步骤2：焊接起始点像素坐标的提取Step 2: Extraction of pixel coordinates of welding starting point

(a)主控计算机发送开始信号给变位机，变位机带动管道作回转运动，CCD实时采集图像，主控计算机实时接收并对包含焊枪的矩形感兴趣区域进行图像处理，当检测到有管道定位焊中的焊点出现在感兴趣区域内时，发送停止信号给变位机，管道停止作回转运动；(a) The main control computer sends a start signal to the positioner, the positioner drives the pipeline to make a rotary motion, the CCD collects images in real time, and the main control computer receives and processes the image of the rectangular region of interest including the welding torch in real time.

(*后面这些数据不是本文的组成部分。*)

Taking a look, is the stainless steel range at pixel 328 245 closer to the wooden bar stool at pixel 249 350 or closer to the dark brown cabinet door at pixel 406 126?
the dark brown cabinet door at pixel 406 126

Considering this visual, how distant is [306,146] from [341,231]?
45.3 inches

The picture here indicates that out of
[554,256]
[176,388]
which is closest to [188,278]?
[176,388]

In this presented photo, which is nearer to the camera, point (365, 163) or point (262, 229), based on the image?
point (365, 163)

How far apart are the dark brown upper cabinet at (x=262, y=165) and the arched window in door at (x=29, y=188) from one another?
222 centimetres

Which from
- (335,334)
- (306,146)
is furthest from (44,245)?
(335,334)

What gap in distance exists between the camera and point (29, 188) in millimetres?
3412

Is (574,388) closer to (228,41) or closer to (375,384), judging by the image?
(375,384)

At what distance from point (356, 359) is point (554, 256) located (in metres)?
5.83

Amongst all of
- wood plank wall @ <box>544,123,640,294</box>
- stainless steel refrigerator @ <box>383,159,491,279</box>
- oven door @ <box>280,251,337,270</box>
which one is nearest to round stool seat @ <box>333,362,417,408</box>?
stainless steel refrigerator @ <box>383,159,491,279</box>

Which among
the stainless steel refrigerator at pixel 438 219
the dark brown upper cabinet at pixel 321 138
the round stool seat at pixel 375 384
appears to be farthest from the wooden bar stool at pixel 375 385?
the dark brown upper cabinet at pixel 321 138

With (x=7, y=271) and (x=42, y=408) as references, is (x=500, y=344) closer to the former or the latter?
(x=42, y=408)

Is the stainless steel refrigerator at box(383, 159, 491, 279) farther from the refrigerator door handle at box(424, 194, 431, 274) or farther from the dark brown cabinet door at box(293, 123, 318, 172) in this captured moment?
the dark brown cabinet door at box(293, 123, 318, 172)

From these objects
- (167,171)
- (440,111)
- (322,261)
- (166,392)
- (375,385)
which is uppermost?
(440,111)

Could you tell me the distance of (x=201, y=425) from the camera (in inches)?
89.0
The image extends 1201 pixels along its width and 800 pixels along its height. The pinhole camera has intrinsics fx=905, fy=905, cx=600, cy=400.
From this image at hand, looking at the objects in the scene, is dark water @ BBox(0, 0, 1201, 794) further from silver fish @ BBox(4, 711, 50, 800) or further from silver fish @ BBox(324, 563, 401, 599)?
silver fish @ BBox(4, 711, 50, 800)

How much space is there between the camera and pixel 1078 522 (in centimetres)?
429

When the welding spot in the positioning welding of the pipeline appears in the area of interest, a stop signal is sent to the positioner, and the pipeline stops rotating;

(b)主控计算机对包含焊点的矩形感兴趣区域进行图像处理，提取焊点的外轮廓和质心，质心的像素坐标就作为管道起始点的像素坐标；(b) The main control computer carries out image processing to the rectangular region of interest comprising the solder joint, extracts the outer contour and the centroid of the solder joint, and the pixel coordinates of the centroid are just used as the pixel coordinates of the starting point of the pipeline;

步骤3：焊接起始点的定位Step 3: Positioning of welding starting point

(a)主控计算机发送运动信号给焊接机器人，焊接机器人沿基坐标系Y方向水平移动一小段距离，CCD工业数字摄像机采集焊缝图像，主控计算机接收图片并对包含焊点的矩形感兴趣区域进行图像处理，利用图像处理再次提取该焊点质心的像素坐标；(a) The main control computer sends a motion signal to the welding robot, and the welding robot moves horizontally for a short distance along the Y direction of the base coordinate system. The CCD industrial digital camera collects the image of the weld seam, and the main control computer receives the picture and is interested in the rectangle containing the welding spot Image processing is performed on the area, and the pixel coordinates of the centroid of the solder joint are extracted again by image processing;

(b)利用通用双目视觉计算起始点在相机坐标系下的三维坐标，并根据工具坐标系和机器人基座标系之间的转换矩阵以及工具坐标系和相机坐标系之间的转换矩阵，把得到的起始点在相机坐标系下的三维坐标转化到机器人基座标系下的三维坐标。(b) Use the general binocular vision to calculate the three-dimensional coordinates of the starting point in the camera coordinate system, and according to the transformation matrix between the tool coordinate system and the robot base coordinate system and the transformation matrix between the tool coordinate system and the camera coordinate system, Transform the obtained three-dimensional coordinates of the starting point in the camera coordinate system to the three-dimensional coordinates in the robot base coordinate system.

进一步地，步骤1(a)中像素偏差的计算具体步骤为：Further, the specific steps for calculating the pixel deviation in step 1(a) are:

(1)根据工业数字摄像机内部参数矩阵、工具坐标系和机器人基座标系之间的转换矩阵以及工具坐标系和相机坐标系之间的转换矩阵，计算焊枪中心在图片中的像素坐标(u,v)；(1) Calculate the pixel coordinates (u ,v);

(2)对采集的图片进行图像处理，提取焊缝边缘和焊缝中心线，对焊缝图片的中间行从左边开始扫描，得到焊缝中心线上的一点，记为(u_k,v_k)，计算焊枪中心到焊缝中心线的像素偏差Δu＝u-u_k。(2) Perform image processing on the collected pictures, extract the edge of the weld and the center line of the weld, scan the middle row of the weld picture from the left, and obtain a point on the center line of the weld, denoted as (u _k , v _k ), calculate the pixel deviation Δu=uu _k from the center of the welding torch to the center line of the weld.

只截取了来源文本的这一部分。